— Exercício proposto —
Copie a passagem do excerto de "Até a noite" até "vitória que antevê.", trocando "acorrentada" por "aprisionada".

━━━━━ Excerto do texto

Nos raros intervalos em que se pode lembrar, explode o canto novo. É preciso ocupar todas as horas do dia, todos os dias da noite. Som, barulho, dança macabra, onde o velho e o filho bastardo descarregam sua ira como que vingando sua decadência.

Como pode o passado se atirar com tanta força contra o presente e o futuro? O velho foi ferido de morte em 1917. De lá para cá sobrevive sugando força de sua filha bastarda - a classe média - e se alimentando da bestialidade, do obscurantismo que também são subprodutos do velho.

Agora a dança é mais feroz; não conta horas. O dia se perdeu, o ar ficou mais escasso, os combustíveis para vida foram cortados. Em lugar o seu terror, o delírio, as alucinações; o encontro com a noite se faz urgente antes que se apague da mente as cores, as lembranças e a força do novo.

Até a noite foi acorrentada, passou a ser jogada contra a escuridão. A força nova se mantém por um fio, comprida, reprimida. Momentos de refluxo: momentos em que o velho se impõe e festeja a vitória que antevê.

Mas, um rasgo de sopro passa pelo fio e arromba a janela. Impõe de novo o novo, a lembrança, de novo a herança, e lá fora se distingue a cor vermelha, a tocha de luz que avança nas mãos da classe operária."


(Pensamento passado para fora da prisão por Neres clandestinamente, no mês de Junho de 1976.)

━━━━━━━━━━
━━━━━ Dados fornecidos

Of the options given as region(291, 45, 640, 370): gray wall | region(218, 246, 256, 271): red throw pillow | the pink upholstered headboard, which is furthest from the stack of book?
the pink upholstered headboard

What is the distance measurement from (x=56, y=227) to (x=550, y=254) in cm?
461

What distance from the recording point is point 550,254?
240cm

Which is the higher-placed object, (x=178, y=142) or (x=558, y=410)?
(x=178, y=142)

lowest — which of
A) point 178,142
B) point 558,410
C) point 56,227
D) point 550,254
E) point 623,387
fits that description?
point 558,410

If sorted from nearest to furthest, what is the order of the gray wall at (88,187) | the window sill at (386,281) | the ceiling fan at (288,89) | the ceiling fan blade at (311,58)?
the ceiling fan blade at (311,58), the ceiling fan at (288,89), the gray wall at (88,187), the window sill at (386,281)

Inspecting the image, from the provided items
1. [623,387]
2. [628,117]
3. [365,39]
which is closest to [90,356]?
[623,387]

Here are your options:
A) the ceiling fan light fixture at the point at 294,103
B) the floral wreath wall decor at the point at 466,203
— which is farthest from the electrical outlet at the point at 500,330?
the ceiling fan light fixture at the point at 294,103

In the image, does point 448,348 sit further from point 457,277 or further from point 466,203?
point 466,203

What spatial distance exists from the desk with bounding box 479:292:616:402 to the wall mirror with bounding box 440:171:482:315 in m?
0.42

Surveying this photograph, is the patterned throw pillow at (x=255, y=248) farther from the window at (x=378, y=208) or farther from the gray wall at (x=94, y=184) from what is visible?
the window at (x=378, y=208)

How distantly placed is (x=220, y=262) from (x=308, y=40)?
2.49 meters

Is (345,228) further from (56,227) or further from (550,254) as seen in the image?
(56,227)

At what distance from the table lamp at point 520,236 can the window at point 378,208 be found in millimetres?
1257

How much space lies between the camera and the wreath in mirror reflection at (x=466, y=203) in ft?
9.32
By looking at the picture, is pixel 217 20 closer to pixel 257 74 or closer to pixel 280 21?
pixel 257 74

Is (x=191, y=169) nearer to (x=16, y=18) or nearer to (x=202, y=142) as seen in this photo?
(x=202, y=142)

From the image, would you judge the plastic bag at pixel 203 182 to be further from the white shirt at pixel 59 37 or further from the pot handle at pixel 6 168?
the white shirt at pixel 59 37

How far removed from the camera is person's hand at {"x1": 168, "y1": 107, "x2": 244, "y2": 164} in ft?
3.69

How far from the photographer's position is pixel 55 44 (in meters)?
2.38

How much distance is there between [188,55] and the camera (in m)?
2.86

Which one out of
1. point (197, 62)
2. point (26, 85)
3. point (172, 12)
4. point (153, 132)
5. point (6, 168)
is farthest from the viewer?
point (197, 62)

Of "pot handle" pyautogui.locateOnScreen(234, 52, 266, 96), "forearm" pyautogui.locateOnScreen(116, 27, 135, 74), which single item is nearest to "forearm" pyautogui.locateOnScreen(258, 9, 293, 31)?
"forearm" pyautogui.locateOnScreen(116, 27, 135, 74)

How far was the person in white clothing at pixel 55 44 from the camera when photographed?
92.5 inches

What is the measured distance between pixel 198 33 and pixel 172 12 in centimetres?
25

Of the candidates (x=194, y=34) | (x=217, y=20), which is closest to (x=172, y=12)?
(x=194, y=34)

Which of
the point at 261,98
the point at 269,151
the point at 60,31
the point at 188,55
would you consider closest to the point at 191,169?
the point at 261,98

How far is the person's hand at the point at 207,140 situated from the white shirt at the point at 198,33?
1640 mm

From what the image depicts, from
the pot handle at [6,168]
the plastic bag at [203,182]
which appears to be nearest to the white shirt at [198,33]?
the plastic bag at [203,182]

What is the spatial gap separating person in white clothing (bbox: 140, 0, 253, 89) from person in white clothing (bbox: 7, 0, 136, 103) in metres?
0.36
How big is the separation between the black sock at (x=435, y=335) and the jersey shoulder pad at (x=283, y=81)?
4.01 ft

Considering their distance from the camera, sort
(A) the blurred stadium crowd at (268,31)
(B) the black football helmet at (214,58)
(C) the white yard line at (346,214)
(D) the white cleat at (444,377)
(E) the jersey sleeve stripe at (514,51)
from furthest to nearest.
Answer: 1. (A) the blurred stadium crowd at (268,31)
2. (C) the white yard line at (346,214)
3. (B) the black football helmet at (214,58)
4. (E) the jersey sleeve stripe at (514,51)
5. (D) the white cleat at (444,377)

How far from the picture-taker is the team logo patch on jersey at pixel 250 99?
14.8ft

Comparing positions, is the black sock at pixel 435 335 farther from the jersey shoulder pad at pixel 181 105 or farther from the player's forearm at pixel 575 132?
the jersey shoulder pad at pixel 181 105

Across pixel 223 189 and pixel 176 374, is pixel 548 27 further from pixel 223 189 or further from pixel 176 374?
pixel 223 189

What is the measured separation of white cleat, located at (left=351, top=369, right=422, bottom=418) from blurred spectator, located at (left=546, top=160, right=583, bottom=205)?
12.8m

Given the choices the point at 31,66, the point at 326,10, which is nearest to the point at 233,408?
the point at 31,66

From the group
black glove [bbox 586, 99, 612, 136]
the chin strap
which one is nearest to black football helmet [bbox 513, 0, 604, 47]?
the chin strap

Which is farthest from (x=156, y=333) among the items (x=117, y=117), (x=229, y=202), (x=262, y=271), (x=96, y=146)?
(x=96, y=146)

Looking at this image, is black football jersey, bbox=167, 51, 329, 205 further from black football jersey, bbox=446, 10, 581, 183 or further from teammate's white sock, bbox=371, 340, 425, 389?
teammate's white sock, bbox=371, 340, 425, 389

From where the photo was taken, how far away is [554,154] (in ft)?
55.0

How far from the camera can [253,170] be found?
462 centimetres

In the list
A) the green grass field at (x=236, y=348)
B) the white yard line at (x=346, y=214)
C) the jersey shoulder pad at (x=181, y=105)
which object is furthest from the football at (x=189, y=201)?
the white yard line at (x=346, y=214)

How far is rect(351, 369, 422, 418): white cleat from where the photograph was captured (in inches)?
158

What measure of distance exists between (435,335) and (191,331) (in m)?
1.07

━━━━━━━━━━
━━━━━ Dados fornecidos

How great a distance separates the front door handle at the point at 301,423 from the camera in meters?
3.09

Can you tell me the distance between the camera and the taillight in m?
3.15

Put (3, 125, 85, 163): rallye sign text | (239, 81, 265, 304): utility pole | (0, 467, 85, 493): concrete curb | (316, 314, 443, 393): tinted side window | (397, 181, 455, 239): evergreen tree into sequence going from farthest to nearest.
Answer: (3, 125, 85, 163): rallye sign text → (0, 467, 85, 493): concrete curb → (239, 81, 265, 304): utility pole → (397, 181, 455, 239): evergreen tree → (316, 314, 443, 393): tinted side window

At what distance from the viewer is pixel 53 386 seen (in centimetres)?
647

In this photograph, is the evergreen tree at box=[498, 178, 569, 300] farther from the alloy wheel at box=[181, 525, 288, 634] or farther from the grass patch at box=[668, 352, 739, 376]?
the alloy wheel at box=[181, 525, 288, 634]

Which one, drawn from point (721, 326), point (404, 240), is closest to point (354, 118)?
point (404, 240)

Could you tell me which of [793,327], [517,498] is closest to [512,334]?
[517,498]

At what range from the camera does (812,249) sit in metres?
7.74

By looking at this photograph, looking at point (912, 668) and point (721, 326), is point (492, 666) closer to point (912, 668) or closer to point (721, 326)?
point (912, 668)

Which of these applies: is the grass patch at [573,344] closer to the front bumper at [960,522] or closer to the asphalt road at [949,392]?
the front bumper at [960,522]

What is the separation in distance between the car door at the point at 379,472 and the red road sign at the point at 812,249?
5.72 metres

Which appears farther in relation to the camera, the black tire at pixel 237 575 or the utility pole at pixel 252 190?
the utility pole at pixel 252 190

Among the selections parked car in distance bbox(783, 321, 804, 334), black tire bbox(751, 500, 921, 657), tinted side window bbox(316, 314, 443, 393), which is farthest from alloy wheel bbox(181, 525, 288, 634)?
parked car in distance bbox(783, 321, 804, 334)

━━━━━━━━━━
━━━━━ Dados fornecidos

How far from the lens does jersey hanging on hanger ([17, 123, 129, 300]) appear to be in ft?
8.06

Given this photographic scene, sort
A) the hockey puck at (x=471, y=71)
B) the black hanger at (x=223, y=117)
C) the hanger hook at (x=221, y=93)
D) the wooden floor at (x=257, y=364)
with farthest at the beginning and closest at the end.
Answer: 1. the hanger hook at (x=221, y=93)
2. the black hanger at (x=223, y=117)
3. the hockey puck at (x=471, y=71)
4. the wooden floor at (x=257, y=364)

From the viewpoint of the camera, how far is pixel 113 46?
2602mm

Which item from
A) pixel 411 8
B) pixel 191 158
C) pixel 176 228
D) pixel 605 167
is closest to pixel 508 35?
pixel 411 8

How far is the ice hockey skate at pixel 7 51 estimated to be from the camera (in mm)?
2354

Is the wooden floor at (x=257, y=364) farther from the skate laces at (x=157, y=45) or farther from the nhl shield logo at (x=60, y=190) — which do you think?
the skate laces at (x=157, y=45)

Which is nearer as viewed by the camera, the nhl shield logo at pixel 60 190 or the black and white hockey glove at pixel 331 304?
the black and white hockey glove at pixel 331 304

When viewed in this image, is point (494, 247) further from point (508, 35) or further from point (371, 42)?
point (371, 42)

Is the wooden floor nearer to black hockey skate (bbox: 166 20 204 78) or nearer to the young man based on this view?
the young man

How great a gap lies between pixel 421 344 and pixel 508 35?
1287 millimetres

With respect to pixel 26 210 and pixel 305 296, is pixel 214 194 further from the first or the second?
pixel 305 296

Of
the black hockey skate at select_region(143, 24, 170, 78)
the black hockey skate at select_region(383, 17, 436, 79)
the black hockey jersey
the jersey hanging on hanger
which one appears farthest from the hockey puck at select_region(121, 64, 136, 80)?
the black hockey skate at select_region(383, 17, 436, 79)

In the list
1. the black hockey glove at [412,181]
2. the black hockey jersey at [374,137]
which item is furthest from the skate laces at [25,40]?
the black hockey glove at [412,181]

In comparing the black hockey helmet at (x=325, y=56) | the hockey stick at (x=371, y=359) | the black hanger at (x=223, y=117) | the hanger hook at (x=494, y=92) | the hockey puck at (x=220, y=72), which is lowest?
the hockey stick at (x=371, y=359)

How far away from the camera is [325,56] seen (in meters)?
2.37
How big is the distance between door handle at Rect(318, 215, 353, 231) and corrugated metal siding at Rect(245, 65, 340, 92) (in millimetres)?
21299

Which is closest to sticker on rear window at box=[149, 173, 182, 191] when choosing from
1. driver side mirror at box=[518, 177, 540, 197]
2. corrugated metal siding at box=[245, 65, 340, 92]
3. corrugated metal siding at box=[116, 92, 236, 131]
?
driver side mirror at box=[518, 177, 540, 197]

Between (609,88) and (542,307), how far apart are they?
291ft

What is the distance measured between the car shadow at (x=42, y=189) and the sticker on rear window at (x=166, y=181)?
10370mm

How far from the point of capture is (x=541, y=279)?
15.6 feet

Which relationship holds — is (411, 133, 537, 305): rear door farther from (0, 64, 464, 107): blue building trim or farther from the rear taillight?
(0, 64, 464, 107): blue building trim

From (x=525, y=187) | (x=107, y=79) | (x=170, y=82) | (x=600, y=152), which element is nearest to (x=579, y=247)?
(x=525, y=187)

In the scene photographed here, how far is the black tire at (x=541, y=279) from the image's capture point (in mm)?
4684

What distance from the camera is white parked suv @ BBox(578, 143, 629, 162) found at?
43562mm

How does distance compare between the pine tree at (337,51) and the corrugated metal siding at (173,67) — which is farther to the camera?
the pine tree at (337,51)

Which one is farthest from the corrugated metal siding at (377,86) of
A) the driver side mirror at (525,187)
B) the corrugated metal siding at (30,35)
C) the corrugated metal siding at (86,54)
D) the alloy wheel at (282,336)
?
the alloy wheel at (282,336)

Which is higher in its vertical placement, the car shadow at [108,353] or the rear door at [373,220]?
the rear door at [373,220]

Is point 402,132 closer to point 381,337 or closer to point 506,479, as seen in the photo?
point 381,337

━━━━━━━━━━

— Resposta do exercício —
Até a noite foi aprisionada, passou a ser jogada contra a escuridão. A força nova se mantém por um fio, comprida, reprimida. Momentos de refluxo: momentos em que o velho se impõe e festeja a vitória que antevê.